Heute ist ein großer Tag für uns alle. Nachdem ich nun so lange über das Trara bei der Krippeneingewöhnung hergezogen bin, muss ich feststellen, dass selbiges sehr erfolgreich war für die Jungs. Ich allerdings fühl mich schrecklich, denn für mich bedeutet das, dass ich heute das erste Mal die Krippe verlassen muss. Dabei war ich doch gerade so schon eingewöhnt.

Morgens ein bisschen Brei kochen, mit den Kindern frühstücken, Tasche packen, Kinder packen und ab in die Krippe. Dort die Kinder auspacken und von strahlenden Kindern mit Rufen begrüßt werden (sie haben zwar immer nur "Hallo P" gerufen, aber er hat eben die blaueren Augen). Danach ein gemütliches Plätzchen in der Ecke suchen und mit den Krippentanten klönen (kostenlose und kostbare Bayerischstunden). Ab und zu ein Türmchen bauen, einen kuschelbedürftigen P zurück zum Spielen schicken und zur Zwischenmahlzeit einen frisch gebrühten Kaffee serviert bekommen.

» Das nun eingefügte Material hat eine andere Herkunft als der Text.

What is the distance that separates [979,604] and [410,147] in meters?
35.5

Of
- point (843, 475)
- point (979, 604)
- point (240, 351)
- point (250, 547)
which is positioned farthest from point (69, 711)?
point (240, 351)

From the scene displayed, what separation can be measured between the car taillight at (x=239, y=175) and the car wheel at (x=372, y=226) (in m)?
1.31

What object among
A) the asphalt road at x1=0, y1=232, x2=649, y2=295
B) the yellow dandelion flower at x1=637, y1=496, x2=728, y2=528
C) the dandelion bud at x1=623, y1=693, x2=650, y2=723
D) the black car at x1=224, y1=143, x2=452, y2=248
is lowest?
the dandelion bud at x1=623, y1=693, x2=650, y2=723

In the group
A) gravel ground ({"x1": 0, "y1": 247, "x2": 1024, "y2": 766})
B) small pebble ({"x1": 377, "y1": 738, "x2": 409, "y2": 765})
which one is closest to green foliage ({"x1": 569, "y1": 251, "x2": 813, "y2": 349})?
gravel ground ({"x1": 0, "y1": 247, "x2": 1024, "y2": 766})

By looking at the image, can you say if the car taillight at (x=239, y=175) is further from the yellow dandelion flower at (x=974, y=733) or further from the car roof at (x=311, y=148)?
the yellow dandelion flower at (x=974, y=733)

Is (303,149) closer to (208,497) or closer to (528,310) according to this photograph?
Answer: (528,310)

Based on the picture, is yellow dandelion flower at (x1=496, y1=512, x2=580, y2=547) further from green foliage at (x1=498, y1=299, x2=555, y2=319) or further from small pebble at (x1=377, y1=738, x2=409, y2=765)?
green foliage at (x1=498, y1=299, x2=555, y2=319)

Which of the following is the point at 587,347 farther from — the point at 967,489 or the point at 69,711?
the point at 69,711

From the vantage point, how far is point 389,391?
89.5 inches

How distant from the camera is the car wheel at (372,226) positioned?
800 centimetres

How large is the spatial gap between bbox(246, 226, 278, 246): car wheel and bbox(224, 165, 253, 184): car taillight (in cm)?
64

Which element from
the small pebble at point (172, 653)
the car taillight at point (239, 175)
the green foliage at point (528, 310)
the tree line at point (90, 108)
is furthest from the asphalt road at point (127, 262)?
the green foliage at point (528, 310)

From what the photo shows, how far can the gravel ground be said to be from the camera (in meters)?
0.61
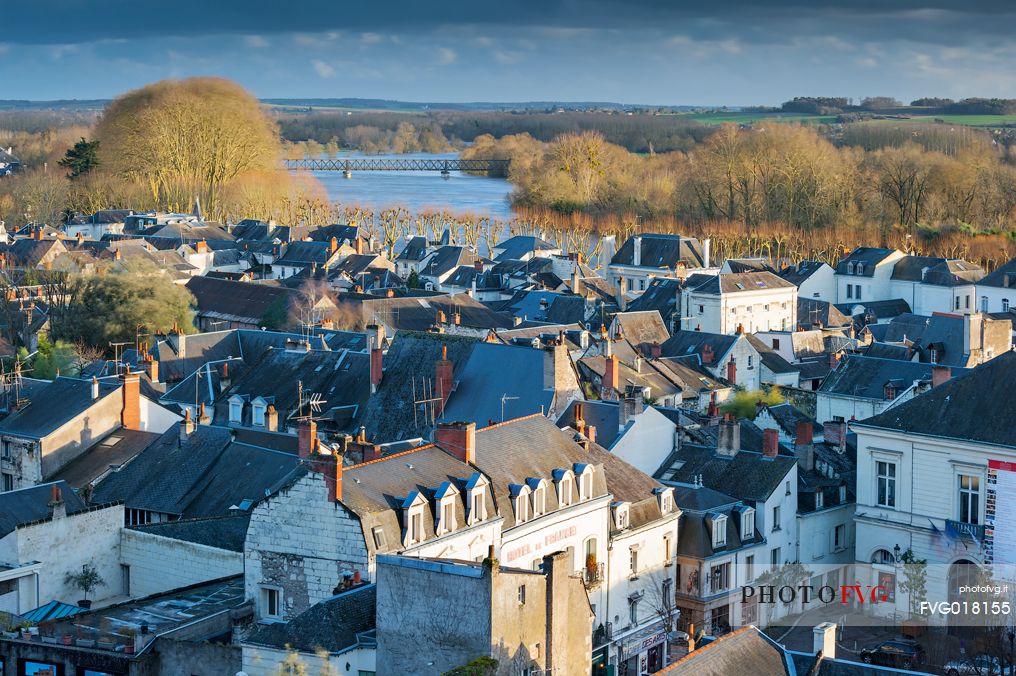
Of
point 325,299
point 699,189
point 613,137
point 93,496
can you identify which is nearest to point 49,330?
point 325,299

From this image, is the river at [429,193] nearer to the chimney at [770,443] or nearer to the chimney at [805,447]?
the chimney at [805,447]

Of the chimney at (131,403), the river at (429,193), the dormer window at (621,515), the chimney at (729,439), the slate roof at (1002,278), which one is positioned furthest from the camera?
the river at (429,193)

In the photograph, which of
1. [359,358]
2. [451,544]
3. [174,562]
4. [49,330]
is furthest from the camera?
[49,330]

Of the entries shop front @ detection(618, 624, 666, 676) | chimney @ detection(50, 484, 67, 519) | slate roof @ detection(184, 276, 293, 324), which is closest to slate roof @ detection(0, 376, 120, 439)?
chimney @ detection(50, 484, 67, 519)

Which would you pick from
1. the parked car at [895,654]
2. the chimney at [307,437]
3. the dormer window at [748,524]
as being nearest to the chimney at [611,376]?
the dormer window at [748,524]

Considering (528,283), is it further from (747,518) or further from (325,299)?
(747,518)

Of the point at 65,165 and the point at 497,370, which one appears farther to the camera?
the point at 65,165

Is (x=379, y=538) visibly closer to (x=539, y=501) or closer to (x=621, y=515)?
(x=539, y=501)
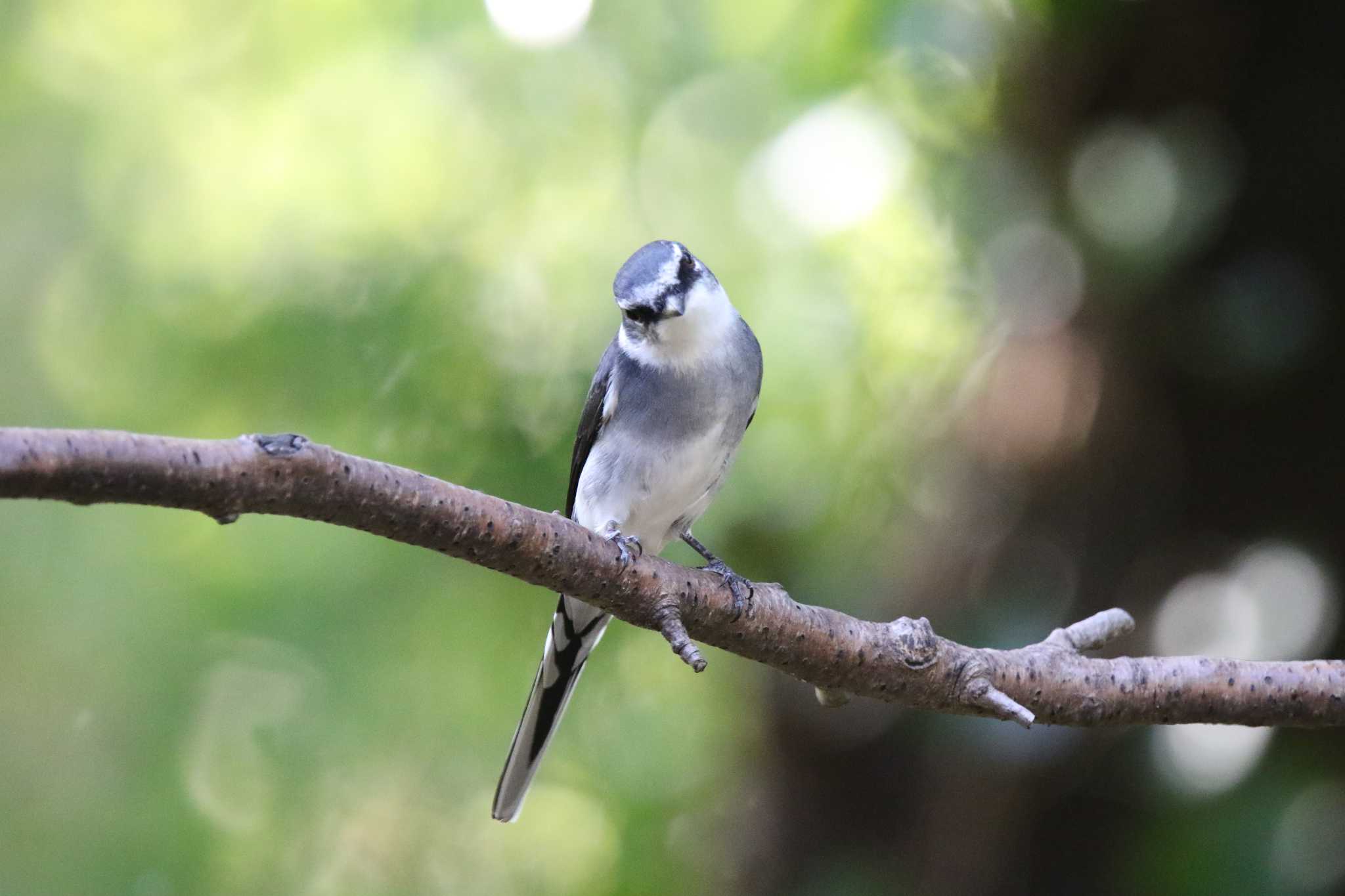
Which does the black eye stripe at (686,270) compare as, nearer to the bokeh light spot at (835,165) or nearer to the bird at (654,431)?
the bird at (654,431)

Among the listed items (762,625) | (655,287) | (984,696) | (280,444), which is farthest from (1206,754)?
(280,444)

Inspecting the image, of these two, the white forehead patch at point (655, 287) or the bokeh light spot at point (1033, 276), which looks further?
the bokeh light spot at point (1033, 276)

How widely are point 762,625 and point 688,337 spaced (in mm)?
Answer: 1103

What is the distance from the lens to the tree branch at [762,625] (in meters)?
1.97

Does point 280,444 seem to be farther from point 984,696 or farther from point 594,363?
point 594,363

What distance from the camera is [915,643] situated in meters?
2.81

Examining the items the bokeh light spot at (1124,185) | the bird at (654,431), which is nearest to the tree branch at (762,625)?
the bird at (654,431)

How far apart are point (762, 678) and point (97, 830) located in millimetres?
2264

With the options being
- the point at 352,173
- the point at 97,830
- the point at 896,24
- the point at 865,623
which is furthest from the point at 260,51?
the point at 865,623

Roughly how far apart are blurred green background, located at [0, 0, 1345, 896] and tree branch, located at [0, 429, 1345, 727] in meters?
0.92

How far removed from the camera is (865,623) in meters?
2.88

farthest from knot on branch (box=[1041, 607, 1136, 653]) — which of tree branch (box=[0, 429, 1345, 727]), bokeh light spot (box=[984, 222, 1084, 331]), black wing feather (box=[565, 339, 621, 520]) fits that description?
bokeh light spot (box=[984, 222, 1084, 331])

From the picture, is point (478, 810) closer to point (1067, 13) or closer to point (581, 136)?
point (581, 136)

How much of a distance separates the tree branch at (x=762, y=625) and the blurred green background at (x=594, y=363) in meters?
0.92
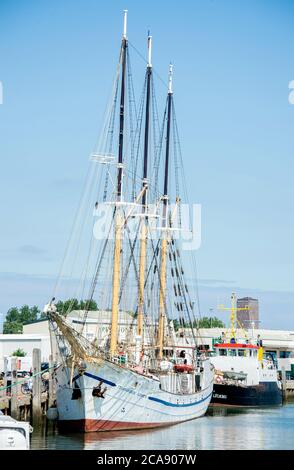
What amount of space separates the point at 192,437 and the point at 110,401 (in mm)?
5228

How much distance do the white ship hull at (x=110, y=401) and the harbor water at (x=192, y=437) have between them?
0.84 meters

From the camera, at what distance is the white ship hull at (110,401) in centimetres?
5150

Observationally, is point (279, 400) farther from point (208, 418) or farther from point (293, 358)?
point (293, 358)

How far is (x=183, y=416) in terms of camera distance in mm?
62469

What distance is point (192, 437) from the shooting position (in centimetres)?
5191

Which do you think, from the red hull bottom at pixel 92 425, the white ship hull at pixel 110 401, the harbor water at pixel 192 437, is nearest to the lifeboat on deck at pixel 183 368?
the harbor water at pixel 192 437

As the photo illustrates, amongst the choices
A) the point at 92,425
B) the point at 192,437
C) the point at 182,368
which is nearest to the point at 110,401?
the point at 92,425

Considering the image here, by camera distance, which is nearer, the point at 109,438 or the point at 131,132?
the point at 109,438

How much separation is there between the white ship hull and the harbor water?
2.76 feet

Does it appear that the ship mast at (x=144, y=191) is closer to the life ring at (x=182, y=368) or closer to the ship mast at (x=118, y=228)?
the life ring at (x=182, y=368)

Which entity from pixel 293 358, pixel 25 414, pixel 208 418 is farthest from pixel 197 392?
pixel 293 358

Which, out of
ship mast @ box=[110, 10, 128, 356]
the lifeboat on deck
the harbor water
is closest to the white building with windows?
the lifeboat on deck

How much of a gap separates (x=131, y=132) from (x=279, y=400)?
3801cm

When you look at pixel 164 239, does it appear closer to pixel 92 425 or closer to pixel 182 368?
pixel 182 368
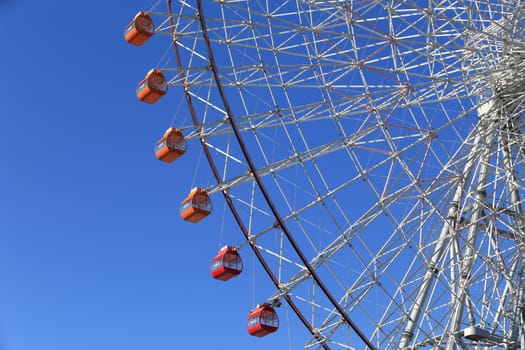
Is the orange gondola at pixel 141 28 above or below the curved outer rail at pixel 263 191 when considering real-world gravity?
above

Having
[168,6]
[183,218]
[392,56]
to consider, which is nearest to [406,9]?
[392,56]

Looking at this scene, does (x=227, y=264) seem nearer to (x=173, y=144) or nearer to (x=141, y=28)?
(x=173, y=144)

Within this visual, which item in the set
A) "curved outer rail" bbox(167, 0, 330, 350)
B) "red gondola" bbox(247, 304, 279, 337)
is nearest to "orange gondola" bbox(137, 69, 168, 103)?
"curved outer rail" bbox(167, 0, 330, 350)

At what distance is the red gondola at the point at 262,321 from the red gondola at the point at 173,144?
4.22 m

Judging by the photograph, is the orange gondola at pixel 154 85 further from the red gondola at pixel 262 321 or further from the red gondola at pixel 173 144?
the red gondola at pixel 262 321

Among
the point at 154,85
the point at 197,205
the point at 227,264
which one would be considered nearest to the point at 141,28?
the point at 154,85

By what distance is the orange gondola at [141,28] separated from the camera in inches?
851

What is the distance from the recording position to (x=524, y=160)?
22.0m

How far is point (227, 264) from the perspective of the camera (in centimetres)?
2023

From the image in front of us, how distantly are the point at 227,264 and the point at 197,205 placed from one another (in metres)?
1.61

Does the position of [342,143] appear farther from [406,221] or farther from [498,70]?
[498,70]

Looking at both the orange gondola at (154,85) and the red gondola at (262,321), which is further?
the orange gondola at (154,85)

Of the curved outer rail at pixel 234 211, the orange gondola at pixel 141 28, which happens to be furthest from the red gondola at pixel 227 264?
the orange gondola at pixel 141 28

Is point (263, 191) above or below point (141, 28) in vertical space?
below
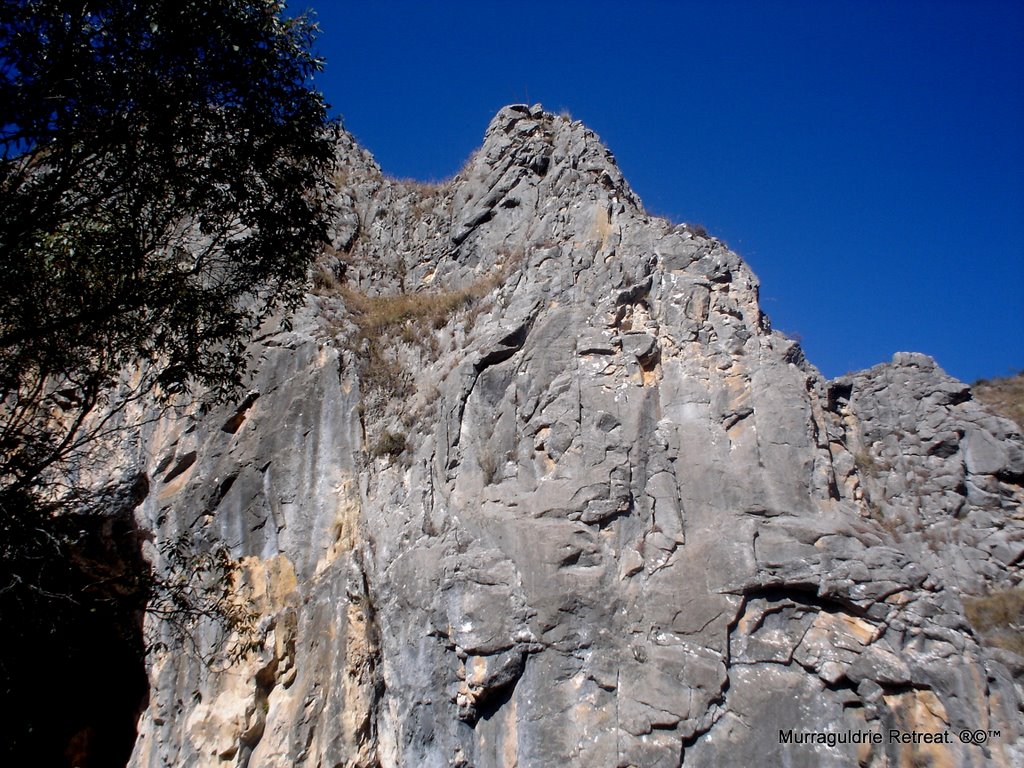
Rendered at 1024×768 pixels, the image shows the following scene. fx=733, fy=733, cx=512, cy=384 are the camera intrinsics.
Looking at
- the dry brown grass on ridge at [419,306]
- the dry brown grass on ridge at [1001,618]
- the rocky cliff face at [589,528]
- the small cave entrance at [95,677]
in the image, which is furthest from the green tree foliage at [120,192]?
the dry brown grass on ridge at [1001,618]

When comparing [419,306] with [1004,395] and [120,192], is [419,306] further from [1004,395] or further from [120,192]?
[1004,395]

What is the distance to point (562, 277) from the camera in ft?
51.1

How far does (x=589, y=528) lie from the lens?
1229 centimetres

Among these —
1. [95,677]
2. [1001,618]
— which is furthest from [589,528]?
[95,677]

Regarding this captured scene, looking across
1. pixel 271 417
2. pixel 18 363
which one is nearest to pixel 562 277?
pixel 271 417

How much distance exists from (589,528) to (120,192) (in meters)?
8.47

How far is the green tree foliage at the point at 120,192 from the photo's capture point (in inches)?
307

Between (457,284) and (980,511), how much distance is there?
13.7 m

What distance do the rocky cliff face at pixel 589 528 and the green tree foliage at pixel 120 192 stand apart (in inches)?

Während die Kinder draußen sind, von 9.30 Uhr bis 11 Uhr, gemütlich in die Kuschelecke der Turnhalle mit einem Buch zurückziehen und im nicht eintretenden Notfall zur Verfügung stehen. Dann noch ein bisschen in Spielzeugkatalogen blättern und ein Schwätzchen mit einer Eingewöhnungskameradin aus Straubing halten (kostenlose und kostbare Bayerischstunde Nummer zwei). Mir beim Mittagessen um den Bart gehen lassen, wie schön P isst und wie schön M beim Essen einschläft und dann die Kinder einpacken, nach Hause, ins Bett schmeißen und zwei Stunden Mittagsruhe. So schön war die Zeit.

Heute soll die schöne Zeit der Eingewöhnung nun vorbei sein. "Morgen können Sie dann ruhig gehen!", hat man mir gestern gesagt. Und obwohl ich das die ganze Zeit wollte, weiß ich jetzt gar nicht, ob ich gehen will. Ich könnte das jetzt auf den guten Kaffee schieben und auf die gemütlichen Sitzecken. Aber in Wirklichkeit hab ich wohl mehr Probleme mit dem Loslassen als die Kinder. Und deswegen mache ich mir Sorgen, was ich wohl mit meiner neu gewonnenen Zeit anfangen werde. Mich heimlich in der Turnhalle verstecken? Es könnte ja doch ein Notfall eintreten. Oder soll ich immer um den Block laufen? Nach Hause gehen, einen Kaffee trinken, auf die Uhr kucken ("wie macht die Uhr P?") und dem Zeiger beim Bewegen zuschauen? Komisches Gefühl, dieses Eingewöhntsein.